Aboard Galactica, Starbuck finds her flight mission delayed by hangar workers who are playing cards on a Raptor wing. She demands they get back to work where the senior deckhand, Pollux, tells her that they are only servicing vital missions per orders from Chief Tyrol. Tyrol is immediately arrested. Admiral Adama angrily confronts Tyrol in the brig and orders him to call off the work stoppage, but Tyrol refuses. Adama says he will not tolerate the disobedience of orders, calling it mutiny and reminding him that mutineers are shot, but Tyrol stays put. Adama grabs the phone and orders the arrest of Cally. Alarmed, Tyrol asks what he's doing. To get his point across, Adama says he will execute Cally as mutineer and continue with the rebellious deck crew if he has to. He admits it's something he doesn't want to do, but will to maintain the survival of the fleet. Tyrol relents and calls off the strike. Adama instructs him to report to Roslin, suggesting that Adama was sympathetic but couldn't let the strike go on.

Tyrol meets with Roslin on Colonial One and they talk about the cultural vocations that some colonists are locked into by birth. Tyrol suggests setting up a training program to allow the colonists to learn more than one trade, and a work rotation started so that those in dangerous and dirty jobs get an equal chance to work in more comfortable and safer positions in the fleet. He adds that he'd like to see some of Colonial One's crew get their hands dirty for a change. Roslin agrees, but tells Tyrol to consider the reestablishment of the worker's union that he led back on New Caprica as it will ensure stability within the fleet.

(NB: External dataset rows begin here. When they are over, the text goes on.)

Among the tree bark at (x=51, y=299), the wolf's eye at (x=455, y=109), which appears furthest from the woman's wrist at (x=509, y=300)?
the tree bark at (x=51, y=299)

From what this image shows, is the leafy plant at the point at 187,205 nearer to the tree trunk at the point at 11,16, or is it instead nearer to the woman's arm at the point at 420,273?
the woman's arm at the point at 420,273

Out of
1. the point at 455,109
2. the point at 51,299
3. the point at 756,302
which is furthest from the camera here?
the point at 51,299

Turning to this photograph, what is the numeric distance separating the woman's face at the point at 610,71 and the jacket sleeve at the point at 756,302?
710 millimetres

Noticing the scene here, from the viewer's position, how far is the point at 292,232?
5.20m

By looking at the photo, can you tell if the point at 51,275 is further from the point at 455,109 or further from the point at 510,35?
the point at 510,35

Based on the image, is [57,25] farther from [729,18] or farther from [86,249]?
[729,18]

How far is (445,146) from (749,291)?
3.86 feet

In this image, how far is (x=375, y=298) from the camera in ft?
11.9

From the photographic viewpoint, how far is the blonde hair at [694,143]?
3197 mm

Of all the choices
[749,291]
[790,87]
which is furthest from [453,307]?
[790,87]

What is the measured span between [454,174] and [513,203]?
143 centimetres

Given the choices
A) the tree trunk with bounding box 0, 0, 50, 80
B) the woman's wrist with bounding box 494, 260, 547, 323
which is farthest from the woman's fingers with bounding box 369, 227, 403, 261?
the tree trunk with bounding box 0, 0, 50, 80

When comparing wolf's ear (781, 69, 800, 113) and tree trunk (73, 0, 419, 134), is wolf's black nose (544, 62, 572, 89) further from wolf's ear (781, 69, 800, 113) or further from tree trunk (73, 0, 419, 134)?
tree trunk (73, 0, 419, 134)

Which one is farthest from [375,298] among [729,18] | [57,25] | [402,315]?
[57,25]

Later, Tyrol calls his deck crew to muster when Starbuck arrives and demands to know why Diana Seelix is 20 minutes late for her first day of pilot training. Seelix is confused and Tyrol apologizes, explaining that Seelix has been promoted to Ensign and assigned to flight training - something she was turned down for earlier because her job as an avionics specialist was too important. Tyrol pins the Ensign rank on her collar and salutes her while Starbuck tells the newly recruited nugget to double-time it to debriefing. Seelix rushes off with an excited smile on her face.

==Notes==
- The original production title for this episode was "Our Enemies, Ourselves."